**WRITTEN INSTRUCTION A:** Rewrite the entries below, everything from the line containing "the small white flower at pixel 565" down through the end of the entries, replacing "white spot on wing" with "pale spot on wing" and changing nothing else. Leave the pictures out of your answer.

**DOCUMENT PASSAGE:**
Helmut Richard Niebuhr (September 3, 1894 – July 5, 1962) is considered one of the most important Christian theological ethicists in 20th-century America, best known for his 1951 book Christ and Culture and his posthumously published book The Responsible Self.  The younger brother of theologian Reinhold Niebuhr, Richard Niebuhr taught for several decades at the Yale Divinity School. Both brothers were, in their day, important figures in the neo-orthodox theological school within American Protestantism. His theology (together with that of his colleague at Yale, Hans Wilhelm Frei) has been one of the main sources of postliberal theology, sometimes called the "Yale school".  He influenced such figures as James Gustafson, Stanley Hauerwas, and Gordon Kaufman.

**STORED RECORDS:**
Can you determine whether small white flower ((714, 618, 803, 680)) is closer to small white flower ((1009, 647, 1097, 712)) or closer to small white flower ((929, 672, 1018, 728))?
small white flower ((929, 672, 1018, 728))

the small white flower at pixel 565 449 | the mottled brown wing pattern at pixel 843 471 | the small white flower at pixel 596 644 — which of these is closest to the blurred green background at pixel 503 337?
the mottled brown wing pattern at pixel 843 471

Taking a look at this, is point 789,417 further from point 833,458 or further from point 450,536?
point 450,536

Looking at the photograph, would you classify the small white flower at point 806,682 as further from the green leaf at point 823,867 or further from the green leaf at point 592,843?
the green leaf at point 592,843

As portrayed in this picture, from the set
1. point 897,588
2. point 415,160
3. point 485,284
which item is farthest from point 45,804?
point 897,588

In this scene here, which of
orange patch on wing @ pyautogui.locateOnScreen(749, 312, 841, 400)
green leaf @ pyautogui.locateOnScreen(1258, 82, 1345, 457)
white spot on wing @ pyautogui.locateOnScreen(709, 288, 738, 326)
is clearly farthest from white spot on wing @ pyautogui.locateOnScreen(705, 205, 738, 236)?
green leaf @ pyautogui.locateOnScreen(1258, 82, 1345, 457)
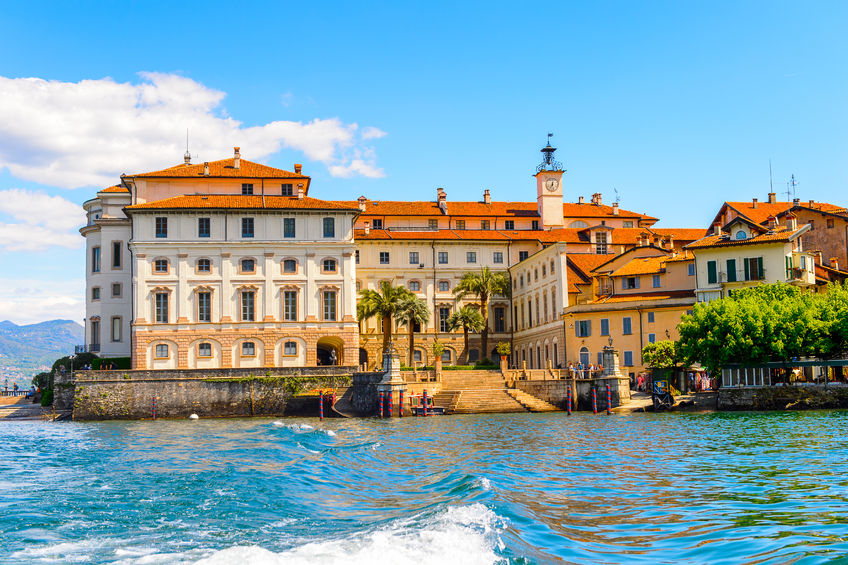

**WRITTEN INSTRUCTION B:** Extend the passage about H. Richard Niebuhr with the next part.

**WRITTEN ANSWER A:**
the small white flower at pixel 565 449 | the mottled brown wing pattern at pixel 843 471 | the small white flower at pixel 596 644 — which of these is closest to the blurred green background at pixel 503 337?
the mottled brown wing pattern at pixel 843 471

Taking a look at this, is point 789,417 further from point 833,458 or further from point 450,536?
point 450,536

Looking at the photograph, would you classify the small white flower at point 806,682 as further from the green leaf at point 823,867 or further from the green leaf at point 592,843?
the green leaf at point 592,843

As portrayed in this picture, from the set
1. point 897,588
2. point 415,160
3. point 485,284
which item is farthest from point 45,804?
point 897,588

In this scene here, which of
orange patch on wing @ pyautogui.locateOnScreen(749, 312, 841, 400)
green leaf @ pyautogui.locateOnScreen(1258, 82, 1345, 457)
pale spot on wing @ pyautogui.locateOnScreen(709, 288, 738, 326)
is clearly farthest from pale spot on wing @ pyautogui.locateOnScreen(705, 205, 738, 236)?
green leaf @ pyautogui.locateOnScreen(1258, 82, 1345, 457)

**WRITTEN ANSWER B:**
Life
Niebuhr was born on September 3, 1894, in Wright City, Missouri, the son of Gustav Niebuhr, a minister in the Evangelical Synod of North America. His family moved to Lincoln, Illinois, in 1902.  He graduated from Elmhurst College in 1912, and Eden Theological Seminary in 1915. He would later obtain a master's degree from Washington University in St. Louis in 1918, and his Doctor of Philosophy degree from Yale University in 1924.

He started his working career as a reporter in Lincoln in 1915 and 1916. He was ordained a minister in the Evangelical Synod in 1916, and served with that body in St. Louis, Missouri, through 1918.  (The synod merged in 1934 with the German Reformed Church in the United States; the subsequently formed Evangelical and Reformed Church united in 1957 with the Congregational Christian Churches to form the United Church of Christ.)  While living in St. Louis, he was a member and leader in Evangelical United Church of Christ in Webster Groves, Missouri, and taught at Eden Theological Seminary from 1919 to 1924 and from 1927 to 1931.  Between 1924 and 1927, he was the President of Elmhurst College. He taught at Yale from 1931 to 1962, specializing in theology and Christian ethics.

Niebuhr died on July 5, 1962, in Greenfield, Massachusetts.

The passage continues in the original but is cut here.